- **Aim**:
Copy out every line of the records below without changing anything.

[Data lines]
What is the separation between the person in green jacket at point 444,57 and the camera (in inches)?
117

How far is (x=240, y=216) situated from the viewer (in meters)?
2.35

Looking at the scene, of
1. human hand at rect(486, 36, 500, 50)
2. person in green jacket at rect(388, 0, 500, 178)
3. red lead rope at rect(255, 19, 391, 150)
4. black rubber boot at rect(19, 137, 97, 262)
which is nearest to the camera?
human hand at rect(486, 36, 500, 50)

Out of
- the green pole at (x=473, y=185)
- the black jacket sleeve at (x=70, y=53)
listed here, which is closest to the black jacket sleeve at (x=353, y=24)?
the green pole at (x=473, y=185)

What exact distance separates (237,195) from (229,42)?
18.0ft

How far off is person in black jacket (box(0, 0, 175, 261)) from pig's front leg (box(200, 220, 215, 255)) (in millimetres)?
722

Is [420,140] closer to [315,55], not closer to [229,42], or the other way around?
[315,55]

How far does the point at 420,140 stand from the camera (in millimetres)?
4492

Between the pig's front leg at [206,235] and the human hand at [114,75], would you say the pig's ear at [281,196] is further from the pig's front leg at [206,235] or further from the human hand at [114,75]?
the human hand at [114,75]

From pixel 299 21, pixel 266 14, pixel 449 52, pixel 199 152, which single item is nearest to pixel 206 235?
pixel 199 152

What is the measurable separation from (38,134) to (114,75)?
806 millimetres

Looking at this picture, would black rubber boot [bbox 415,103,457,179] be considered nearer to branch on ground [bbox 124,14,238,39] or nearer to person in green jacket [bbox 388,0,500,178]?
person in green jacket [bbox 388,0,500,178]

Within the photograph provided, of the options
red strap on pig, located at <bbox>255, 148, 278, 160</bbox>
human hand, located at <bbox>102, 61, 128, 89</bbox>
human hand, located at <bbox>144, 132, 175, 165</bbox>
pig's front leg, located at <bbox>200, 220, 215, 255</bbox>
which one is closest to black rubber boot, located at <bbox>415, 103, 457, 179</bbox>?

- **Response**:
What is the separation between the person in green jacket at point 444,57 and the camera (in inches)?
117

How far is (x=240, y=216) situated from the viewer (in meters)?
2.35

Looking at the scene, of
1. human hand at rect(486, 36, 500, 50)
2. person in green jacket at rect(388, 0, 500, 178)
3. red lead rope at rect(255, 19, 391, 150)
4. black rubber boot at rect(19, 137, 97, 262)
which is nearest to the camera?
human hand at rect(486, 36, 500, 50)

Out of
- the green pole at (x=473, y=185)
- the black jacket sleeve at (x=70, y=53)
listed here, which is closest to the black jacket sleeve at (x=353, y=24)?
the green pole at (x=473, y=185)

What exact distance separates (237,195) from (229,42)?
18.0ft

How far off is person in black jacket (box(0, 0, 175, 261)) from pig's front leg (box(200, 220, 215, 255)) (in millimetres)?
722

Is [420,140] closer to [315,55], not closer to [229,42], or the other way around?
[315,55]

How far does the point at 420,140 stand from the camera (in millimetres)?
4492

Between the pig's front leg at [206,235] and the human hand at [114,75], would you say the pig's ear at [281,196] is further from the pig's front leg at [206,235] or further from the human hand at [114,75]?
the human hand at [114,75]

From pixel 299 21, pixel 266 14, pixel 449 52, pixel 199 152, which single item is nearest to pixel 206 235?
pixel 199 152

What is the measurable separation from (38,134) to (114,75)?
806 millimetres

Looking at this picture, would black rubber boot [bbox 415,103,457,179] be considered nearer to branch on ground [bbox 124,14,238,39] or nearer to person in green jacket [bbox 388,0,500,178]?
person in green jacket [bbox 388,0,500,178]

Within the photograph provided, of the options
red strap on pig, located at <bbox>255, 148, 278, 160</bbox>
human hand, located at <bbox>102, 61, 128, 89</bbox>
human hand, located at <bbox>144, 132, 175, 165</bbox>
pig's front leg, located at <bbox>200, 220, 215, 255</bbox>
which one is closest to black rubber boot, located at <bbox>415, 103, 457, 179</bbox>?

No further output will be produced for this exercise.